The auditions were not the only thing that was different. “The judges took longer to score the auditions, and something new this year was that they didn’t rank the students,” Clara said. “Usually each person is ranked in what are called ‘chairs’ in each section, the first chair having the highest chair.”

Clara said the most difficult part of this experience was sight reading, which was “more difficult than usual in my opinion because they have a rolling camera recording of your face in the bottom of the screen while you do the exercise. I think that this really tripped me up and kept me from getting a perfect score on the sight reading.

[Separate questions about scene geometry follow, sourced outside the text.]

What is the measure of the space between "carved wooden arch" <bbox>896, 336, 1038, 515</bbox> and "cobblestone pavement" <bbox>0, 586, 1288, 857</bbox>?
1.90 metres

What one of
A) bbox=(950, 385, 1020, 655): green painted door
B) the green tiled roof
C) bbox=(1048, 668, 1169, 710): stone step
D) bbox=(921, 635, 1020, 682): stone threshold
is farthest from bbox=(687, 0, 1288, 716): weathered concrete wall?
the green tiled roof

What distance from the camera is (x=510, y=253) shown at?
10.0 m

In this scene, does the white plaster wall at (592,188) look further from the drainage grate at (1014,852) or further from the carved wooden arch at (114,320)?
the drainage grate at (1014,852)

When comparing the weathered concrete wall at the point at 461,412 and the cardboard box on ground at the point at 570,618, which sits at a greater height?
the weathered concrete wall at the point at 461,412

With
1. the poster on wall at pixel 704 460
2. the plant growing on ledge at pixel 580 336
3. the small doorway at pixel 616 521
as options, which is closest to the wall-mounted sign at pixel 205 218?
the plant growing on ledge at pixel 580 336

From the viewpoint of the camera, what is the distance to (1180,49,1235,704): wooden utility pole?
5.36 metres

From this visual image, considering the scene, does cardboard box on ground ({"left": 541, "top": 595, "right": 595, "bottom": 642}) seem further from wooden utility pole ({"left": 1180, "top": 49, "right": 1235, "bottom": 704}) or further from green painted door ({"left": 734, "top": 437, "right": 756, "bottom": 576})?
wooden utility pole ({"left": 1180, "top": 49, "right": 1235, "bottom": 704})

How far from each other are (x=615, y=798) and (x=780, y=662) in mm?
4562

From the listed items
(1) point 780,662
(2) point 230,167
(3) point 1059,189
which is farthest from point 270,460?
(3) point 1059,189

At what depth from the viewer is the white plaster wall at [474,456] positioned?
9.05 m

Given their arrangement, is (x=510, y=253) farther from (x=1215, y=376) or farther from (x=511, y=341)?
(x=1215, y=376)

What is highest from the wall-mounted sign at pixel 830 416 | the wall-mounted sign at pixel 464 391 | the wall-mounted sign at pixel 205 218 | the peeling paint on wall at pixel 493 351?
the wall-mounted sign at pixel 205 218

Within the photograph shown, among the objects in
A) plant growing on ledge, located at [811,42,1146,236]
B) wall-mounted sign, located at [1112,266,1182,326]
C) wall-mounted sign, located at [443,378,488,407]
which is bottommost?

However, I did better on the single line than I have in the past so that is great!

“Again, I am really bummed that the auditions and festival are not in person, so that is a challenge, but I am grateful to be making music in any capacity.”

So what happens from here? “Now we are learning just one piece under the direction of J. Edmund Hughes,” Clara said. “I am still learning how to use the portal but they have all the resources for us to learn the piece on our own and record it to be put into the world.”

In the end, despite all of the differences, all of the hard work paid off: “I felt pretty great about my performance! I got a good score and practiced hard!”